Multi-Scale Nested Simulations of Plasma Instabilities: Turbulent Mixing and Lagrangian Dynamics in Ionospheric Plasma Flows

Turbulent hydrodynamic mixing induced by the Rayleigh-Taylor (RT) instabilities occurs in settings as varied as exploding stars (supernovae), inertial confinement fusion (ICF), and macroscopic flows in fluid dynamics such as ionospheric plasmas Nested numerical simulations of ionospheric plasma density structures associated with nonlinear evolution of the Rayleigh-Taylor (RT) instability in Equatorial Spread F (ESF) are presented. The equation for the electric potential is solved at each time step with a multigrid method.
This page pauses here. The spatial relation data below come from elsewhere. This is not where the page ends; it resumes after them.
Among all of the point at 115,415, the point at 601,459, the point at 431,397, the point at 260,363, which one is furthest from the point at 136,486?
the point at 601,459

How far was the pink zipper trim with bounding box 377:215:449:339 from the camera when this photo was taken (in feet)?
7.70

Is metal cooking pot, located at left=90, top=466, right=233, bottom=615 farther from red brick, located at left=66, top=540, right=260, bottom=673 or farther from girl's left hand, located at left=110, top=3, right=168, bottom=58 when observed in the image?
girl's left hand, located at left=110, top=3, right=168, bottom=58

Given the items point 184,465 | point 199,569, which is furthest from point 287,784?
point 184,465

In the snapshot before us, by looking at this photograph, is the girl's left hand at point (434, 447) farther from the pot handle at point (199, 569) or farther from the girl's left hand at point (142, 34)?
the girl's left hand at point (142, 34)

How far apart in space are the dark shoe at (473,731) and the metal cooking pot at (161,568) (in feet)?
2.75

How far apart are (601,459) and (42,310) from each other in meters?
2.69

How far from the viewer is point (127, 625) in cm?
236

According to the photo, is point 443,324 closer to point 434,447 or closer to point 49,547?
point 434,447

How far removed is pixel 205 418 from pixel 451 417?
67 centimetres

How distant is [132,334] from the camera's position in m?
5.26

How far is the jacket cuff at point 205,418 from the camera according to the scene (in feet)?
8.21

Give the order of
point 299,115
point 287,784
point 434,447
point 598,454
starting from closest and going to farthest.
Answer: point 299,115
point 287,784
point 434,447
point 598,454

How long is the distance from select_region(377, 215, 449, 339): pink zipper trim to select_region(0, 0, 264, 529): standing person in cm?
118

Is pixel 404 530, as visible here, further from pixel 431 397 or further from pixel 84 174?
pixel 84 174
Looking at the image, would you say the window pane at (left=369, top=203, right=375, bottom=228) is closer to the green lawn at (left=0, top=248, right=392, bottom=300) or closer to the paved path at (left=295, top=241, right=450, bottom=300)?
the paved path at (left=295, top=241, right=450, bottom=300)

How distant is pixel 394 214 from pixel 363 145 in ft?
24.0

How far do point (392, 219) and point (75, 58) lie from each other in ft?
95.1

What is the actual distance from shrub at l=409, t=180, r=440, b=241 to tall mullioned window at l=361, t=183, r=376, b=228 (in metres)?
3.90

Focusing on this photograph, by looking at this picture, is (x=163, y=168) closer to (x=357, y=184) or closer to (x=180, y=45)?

For the limited area and nested simulations, the lateral boundary conditions are treated via implicit relaxation applied in buffer zones where the density of charged particles for each nest is relaxed to that obtained from the parent domain. The high resolution in targeted regions offered by the nested model was able to resolve secondary RT instabilities, and to improve the resolution of the primary RT bubble compared to the coarser large domain model. Our studies focus on the charge-neutral interactions and the statistics associated with stochastic Lagrangian motion. In particular, we examine the organizing mixing patterns for plasma flows due to polarized gravity wave excitations in the neutral field, using Lagrangian coherent structures (LCS).